Norfolk and Suffolk Police data breach: Personal data of 1,230 people exposed
Names addresses and dates of birth attached to replies to FOI requests
The police departments of Norfolk and Suffolk in England have admitted mishandling confidential information related to victims, witnesses, and suspects in cases encompassing various offences such as sexual crimes, domestic abuse incidents, thefts, assaults and hate crimes.
In a joint statement, the Norfolk and Suffolk police forces said that a "technical issue" resulted in data being included within files generated in response to Freedom of Information (FOI) requests concerning crime statistics.
They stated that the information was attached to 18 replies provided in response to FOI requests issued by the police forces between April 2021 and March 2022.
The responses to the FOI requests were sent to recipients that included journalists and researchers.
The data affected included names, addresses, and dates of birth.
The police forces asserted that the information was hidden from anyone accessing the files. Nevertheless, they admitted that the including the information in FOI responses was inappropriate.
They said that they had discovered no evidence to imply that the information had been viewed by individuals "outside of policing".

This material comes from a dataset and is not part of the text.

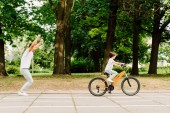 side view of happy father cheering son while kid riding bicycle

"The data impacted was information held on a specific police system and related to crime reports. The data includes personal identifiable information on victims, witnesses, and suspects, as well as descriptions of offences. It related to a range of offences, including domestic incidents, sexual offences, assaults, thefts and hate crime," the police forces said.
Eamonn Bridger, the temporary assistant chief constable of Suffolk Police, who led the investigation, said that upon becoming aware of the breach, they promptly implemented measures to respond and eliminate the data from public access.
"The management of information is a complex area of policing, especially when we're talking about huge volumes of data... occasionally things can go wrong," Bridger said.
"I recognise the seriousness of this incident and take the opportunity to apologise that this data breach has occurred," he added.
"I deeply regret any concern that it has caused to any member of the public."
The affected individuals are expected to receive communication via letters, phone calls, or direct interactions.
Officers expect that this process to be concluded by the end of September.
The Information Commissioner's Office (ICO) has initiated a formal investigation into the data breach, a process that might lead to potential fines.
"The potential impact of a breach like this reminds us that data protection is about people," Stephen Bonner, deputy commissioner at the ICO, said.
"It's too soon to say what our investigation will find, but this breach - and all breaches - highlights just how important it is to have robust measures in place to protect personal information, especially when that data is so sensitive."
The data breach at Norfolk and Suffolk Police forces is the latest example of data mishandling within the realm of policing.
Last week, the Police Service of Northern Ireland (PSNI) and Cumbria police acknowledged errors.
PSNI issued an apology for an inadvertent breach where they published the surnames, initials, ranks or grades, work locations, and departments of all PSNI personnel in response to an FOI request.
PSNI attributed the breach to human error.
Additionally, Cumbria Police acknowledged a data breach that led to the online exposure of names and salaries for their entire workforce. This incident affected a total of 1,304 police officers, 756 staff members, and 52 police community support officers.